>> Start

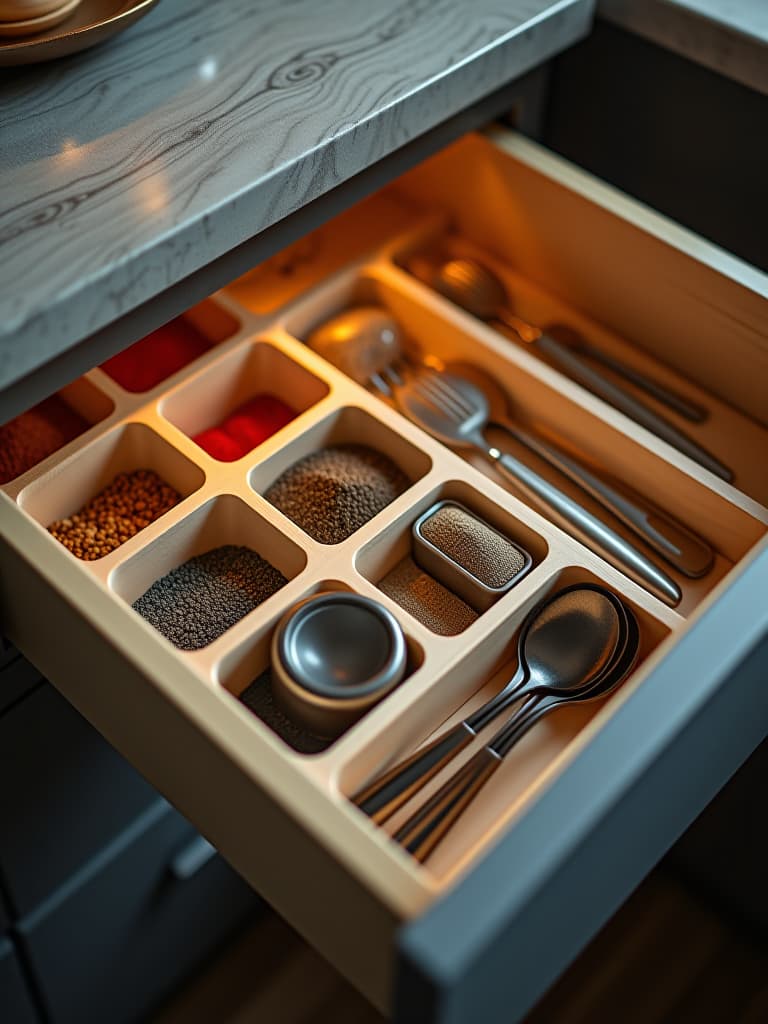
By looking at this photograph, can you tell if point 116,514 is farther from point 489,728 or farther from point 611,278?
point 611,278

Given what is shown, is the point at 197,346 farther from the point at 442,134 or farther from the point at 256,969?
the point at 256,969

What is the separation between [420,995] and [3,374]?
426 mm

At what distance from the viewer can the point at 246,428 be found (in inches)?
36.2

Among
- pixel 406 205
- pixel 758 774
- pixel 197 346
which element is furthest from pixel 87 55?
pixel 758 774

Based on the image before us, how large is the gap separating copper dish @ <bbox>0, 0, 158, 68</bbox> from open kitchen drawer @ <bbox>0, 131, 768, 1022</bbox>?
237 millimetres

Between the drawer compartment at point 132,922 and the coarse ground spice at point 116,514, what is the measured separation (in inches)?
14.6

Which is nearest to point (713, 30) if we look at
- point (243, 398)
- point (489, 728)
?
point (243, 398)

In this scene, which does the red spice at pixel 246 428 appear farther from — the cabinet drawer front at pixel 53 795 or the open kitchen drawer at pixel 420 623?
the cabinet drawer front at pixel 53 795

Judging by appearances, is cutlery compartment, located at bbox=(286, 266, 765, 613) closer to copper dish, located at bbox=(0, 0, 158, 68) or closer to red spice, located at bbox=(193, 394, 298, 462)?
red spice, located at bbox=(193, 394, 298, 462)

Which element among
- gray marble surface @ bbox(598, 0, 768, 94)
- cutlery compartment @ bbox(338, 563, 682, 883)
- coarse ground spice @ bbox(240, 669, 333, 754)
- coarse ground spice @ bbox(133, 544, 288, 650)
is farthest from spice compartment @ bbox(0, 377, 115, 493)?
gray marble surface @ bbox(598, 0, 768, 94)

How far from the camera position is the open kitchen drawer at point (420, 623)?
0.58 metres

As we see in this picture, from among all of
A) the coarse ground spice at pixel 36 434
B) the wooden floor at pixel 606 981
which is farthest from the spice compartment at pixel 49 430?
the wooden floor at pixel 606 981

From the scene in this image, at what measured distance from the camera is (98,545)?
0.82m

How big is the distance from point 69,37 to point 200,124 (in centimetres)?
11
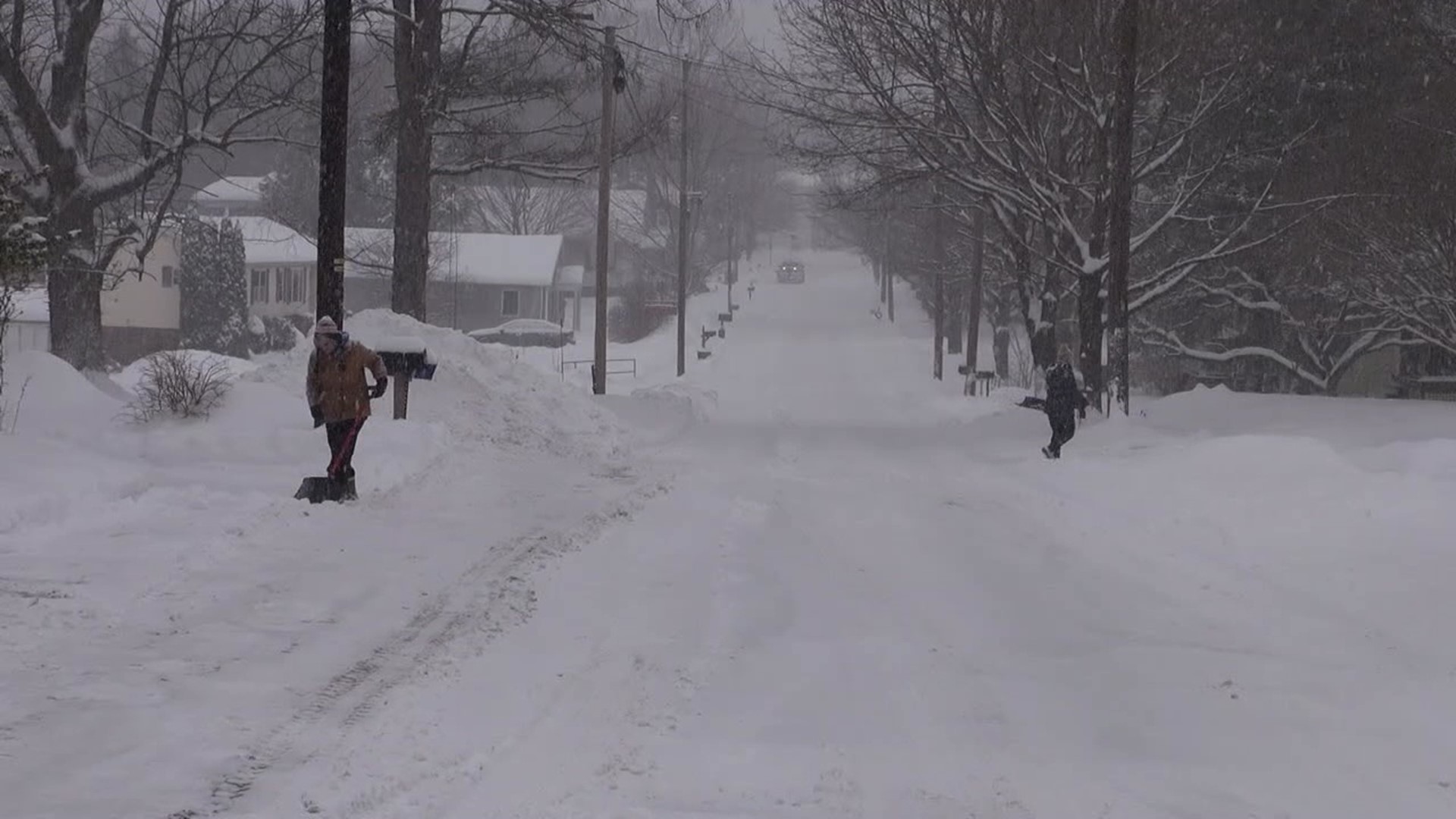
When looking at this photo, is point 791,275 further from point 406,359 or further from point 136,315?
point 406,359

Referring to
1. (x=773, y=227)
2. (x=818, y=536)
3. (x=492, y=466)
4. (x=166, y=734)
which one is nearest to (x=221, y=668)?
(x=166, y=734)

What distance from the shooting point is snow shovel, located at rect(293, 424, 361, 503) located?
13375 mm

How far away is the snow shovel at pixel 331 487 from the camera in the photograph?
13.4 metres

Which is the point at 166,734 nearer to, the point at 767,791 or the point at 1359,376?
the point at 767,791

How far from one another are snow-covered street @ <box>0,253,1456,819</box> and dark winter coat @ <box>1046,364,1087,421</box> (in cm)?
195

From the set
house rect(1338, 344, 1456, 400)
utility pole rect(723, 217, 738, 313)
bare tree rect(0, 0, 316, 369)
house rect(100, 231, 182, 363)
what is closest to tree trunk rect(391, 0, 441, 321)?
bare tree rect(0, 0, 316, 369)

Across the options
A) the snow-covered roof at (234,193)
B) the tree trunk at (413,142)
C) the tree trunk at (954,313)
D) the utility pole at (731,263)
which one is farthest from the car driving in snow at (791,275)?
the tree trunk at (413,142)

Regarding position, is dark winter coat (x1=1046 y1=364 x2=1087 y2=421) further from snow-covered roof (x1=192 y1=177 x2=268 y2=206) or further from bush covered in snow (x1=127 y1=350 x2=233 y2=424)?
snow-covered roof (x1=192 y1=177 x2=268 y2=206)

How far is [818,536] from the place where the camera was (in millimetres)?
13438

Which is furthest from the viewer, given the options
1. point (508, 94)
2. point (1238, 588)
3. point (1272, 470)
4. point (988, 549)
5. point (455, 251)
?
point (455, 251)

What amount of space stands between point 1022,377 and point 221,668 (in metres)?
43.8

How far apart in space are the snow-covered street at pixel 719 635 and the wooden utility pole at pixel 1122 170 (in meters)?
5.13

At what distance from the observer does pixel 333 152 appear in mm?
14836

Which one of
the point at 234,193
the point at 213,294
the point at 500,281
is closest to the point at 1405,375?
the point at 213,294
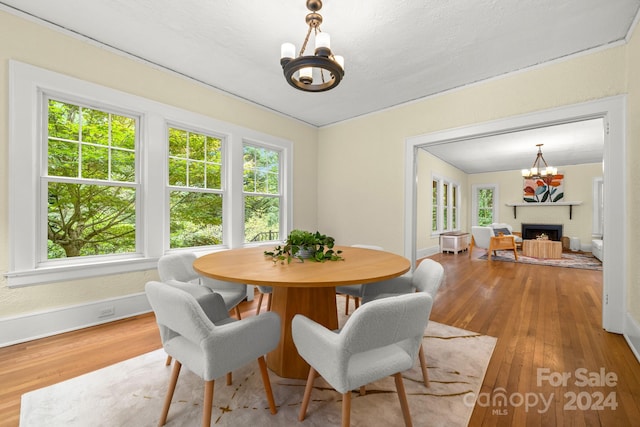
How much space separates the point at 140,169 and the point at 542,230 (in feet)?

>> End

_Objective_
Rewrite the data above as a numbered list, one line per item, with the blank lines dropped and the pictures left out.

_Task output_
1. By looking at this photograph, can you tell if point 116,514 is farther from point 489,728 or farther from point 611,278?
2. point 611,278
3. Given what is shown, is the point at 197,346 farther from the point at 442,134 or farther from the point at 256,969?
4. the point at 256,969
5. What is the separation between [420,995] and [3,374]?
6. 426 mm
7. At what distance from the viewer can the point at 246,428 be found (in inches)?
8. 36.2
9. Among
10. - pixel 406 205
11. - pixel 758 774
12. - pixel 197 346
13. which element is furthest from pixel 87 55?
14. pixel 758 774
15. Based on the image before us, how large is the gap separating copper dish @ <bbox>0, 0, 158, 68</bbox> from open kitchen drawer @ <bbox>0, 131, 768, 1022</bbox>?
16. 237 millimetres
17. Between the drawer compartment at point 132,922 and the coarse ground spice at point 116,514, what is the measured separation (in inches)?
18. 14.6
19. Which is nearest to point (713, 30) if we look at
20. - point (243, 398)
21. - point (489, 728)
22. ?
23. point (243, 398)
24. In this scene, which does the red spice at pixel 246 428 appear farther from — the cabinet drawer front at pixel 53 795 or the open kitchen drawer at pixel 420 623?
25. the cabinet drawer front at pixel 53 795
26. Judging by appearances, is cutlery compartment, located at bbox=(286, 266, 765, 613) closer to copper dish, located at bbox=(0, 0, 158, 68) or closer to red spice, located at bbox=(193, 394, 298, 462)?
27. red spice, located at bbox=(193, 394, 298, 462)
28. Which element among
29. - gray marble surface @ bbox(598, 0, 768, 94)
30. - cutlery compartment @ bbox(338, 563, 682, 883)
31. - coarse ground spice @ bbox(240, 669, 333, 754)
32. - coarse ground spice @ bbox(133, 544, 288, 650)
33. is farthest from spice compartment @ bbox(0, 377, 115, 493)?
34. gray marble surface @ bbox(598, 0, 768, 94)
35. How far from the camera position is the open kitchen drawer at point (420, 623)?
36. 0.58 metres
37. As we see in this picture, from among all of
38. A) the coarse ground spice at pixel 36 434
39. B) the wooden floor at pixel 606 981
40. which is farthest from the spice compartment at pixel 49 430?
41. the wooden floor at pixel 606 981
42. From the scene in this image, at what measured distance from the camera is (98,545)?
43. 0.82m
44. How big is the distance from point 69,37 to point 200,124 (in centimetres)?
45. 11
46. When looking at this photo, is point 791,275 further from point 406,359 or further from point 136,315?
47. point 406,359
48. Referring to
49. 1. (x=773, y=227)
50. 2. (x=818, y=536)
51. 3. (x=492, y=466)
52. 4. (x=166, y=734)
53. which one is nearest to (x=221, y=668)?
54. (x=166, y=734)
55. What distance from the shooting point is snow shovel, located at rect(293, 424, 361, 503) located?
56. 13375 mm
57. How far away is the snow shovel at pixel 331 487 from the camera in the photograph?
58. 13.4 metres
59. Which is the point at 166,734 nearer to, the point at 767,791 or the point at 1359,376?
60. the point at 767,791
61. How far from one another are snow-covered street @ <box>0,253,1456,819</box> and dark winter coat @ <box>1046,364,1087,421</box> (in cm)?
62. 195
63. From the set
64. house rect(1338, 344, 1456, 400)
65. utility pole rect(723, 217, 738, 313)
66. bare tree rect(0, 0, 316, 369)
67. house rect(100, 231, 182, 363)
68. what is closest to tree trunk rect(391, 0, 441, 321)?
69. bare tree rect(0, 0, 316, 369)
70. Across the options
71. A) the snow-covered roof at (234,193)
72. B) the tree trunk at (413,142)
73. C) the tree trunk at (954,313)
74. D) the utility pole at (731,263)
75. which one is farthest from the car driving in snow at (791,275)?
76. the tree trunk at (413,142)
77. Regarding position, is dark winter coat (x1=1046 y1=364 x2=1087 y2=421) further from snow-covered roof (x1=192 y1=177 x2=268 y2=206) or further from bush covered in snow (x1=127 y1=350 x2=233 y2=424)?
78. snow-covered roof (x1=192 y1=177 x2=268 y2=206)
79. How far is [818,536] from the place where the camera was (in millimetres)?
80. 13438
81. Which is furthest from the viewer, given the options
82. 1. point (508, 94)
83. 2. point (1238, 588)
84. 3. point (1272, 470)
85. 4. point (988, 549)
86. 5. point (455, 251)
87. ?
88. point (455, 251)
89. What amount of space stands between point 1022,377 and point 221,668 (in metres)?
90. 43.8
91. How far apart in space are the snow-covered street at pixel 719 635 and the wooden utility pole at pixel 1122 170 (in meters)?
92. 5.13
93. At what distance from the observer does pixel 333 152 appear in mm?
94. 14836
95. Which one of
96. the point at 234,193
97. the point at 213,294
98. the point at 500,281
99. is closest to the point at 1405,375?
100. the point at 213,294
101. How much space separates the point at 140,169 and the point at 542,230 (in feet)?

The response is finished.